Mercúrio encolheu bem mais do que se pensava, mostra novo estudo
Pesquisa do Centro Aeroespacial Alemão recalcula a contração de Mercúrio para até 23 km de diâmetro em 4,5 bilhões de anos, 30% a mais do que se estimava antes.
Por Letícia Prado · Repórter de Ciência
Pra escala humana
Imagine perder o equivalente à distância entre o centro de São Paulo e Guarulhos — só que de diâmetro, e não de uma cidade, mas de um planeta inteiro. É mais ou menos essa a ordem de grandeza da contração que Mercúrio sofreu desde que se formou, segundo um novo estudo publicado em 10 de setembro na revista científica Geophysical Research Letters.
O que mudou na conta
O trabalho, liderado por Gaku Nishiyama, pesquisador do Instituto de Pesquisa Espacial do Centro Aeroespacial Alemão (DLR, a agência espacial nacional da Alemanha), recalculou a perda de diâmetro de Mercúrio para algo entre 19 km e 23 km ao longo de 4,5 bilhões de anos. As estimativas anteriores, baseadas em imagens de sondas como a MESSENGER, apontavam uma contração de apenas 4 km a 16 km — ou seja, entre 10% e 30% a menos do que o novo número.
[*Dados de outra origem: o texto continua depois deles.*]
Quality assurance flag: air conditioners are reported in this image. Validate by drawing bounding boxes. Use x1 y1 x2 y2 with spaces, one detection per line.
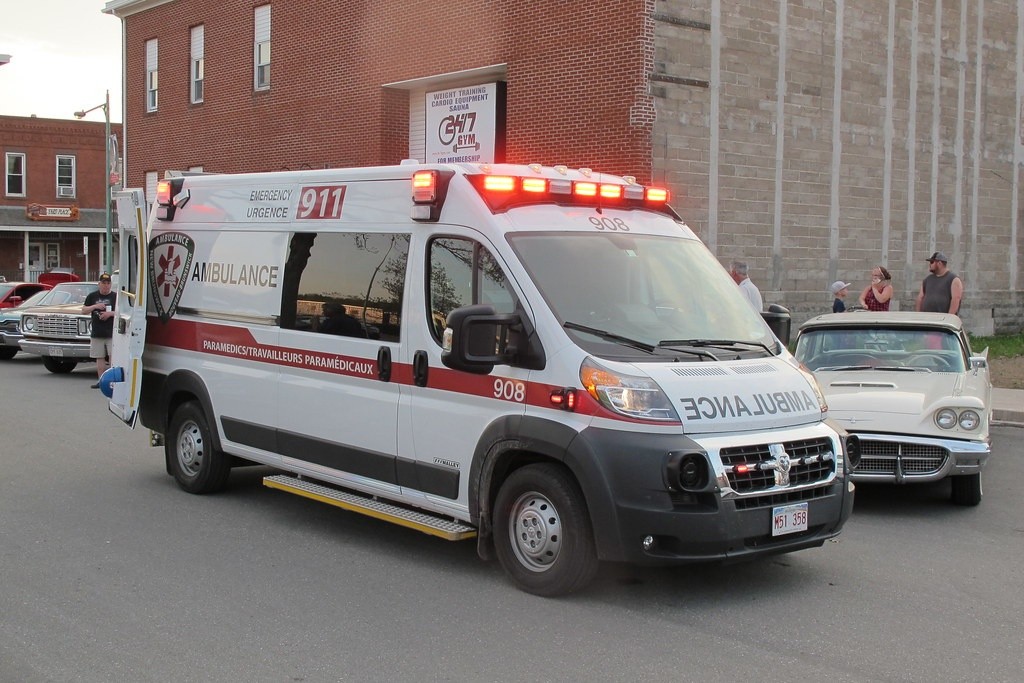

Isso é confirmado pelo estudo: o planeta encolheu porque esfriou por dentro. Ao longo de bilhões de anos, o calor interno de Mercúrio foi se dissipando, e seu núcleo e manto se contraíram, deformando a crosta e criando escarpas e cristas na superfície — como uma fruta que murcha e enruga a casca.
Por que as crateras enganavam os cientistas
A novidade não é a contração em si, mas a razão de ela ter sido subestimada: crateras de impacto e os detritos espalhados por asteroides cobriram parte dessas escarpas, tornando-as invisíveis para os sensores das missões anteriores. Nishiyama compara o efeito a uma estrada recém-cascalhada, que esconde as marcas de desgaste do asfalto por baixo. Ao mapear separadamente regiões com mais e menos crateras, a equipe percebeu que os terrenos mais “bagunçados” por impactos tinham menos sinais de contração visíveis — não porque encolheram menos, mas porque a evidência ficou soterrada.
O que ainda é hipótese
O tamanho exato da contração continua sendo uma estimativa, não um número fechado — a faixa de 19 km a 23 km reflete diferentes modelos de quanto terreno crateroso ainda esconde. Também é hipótese, não fato confirmado, a explicação para a causa: os pesquisadores sugerem que Mercúrio pode ter um núcleo metálico maior do que se pensava, menos elementos leves como silício misturados a ele, ou simplesmente ter se formado mais quente do que os modelos atuais preveem. Novas medições, especialmente de futuras missões ao planeta, serão necessárias para decidir qual dessas explicações é a certa.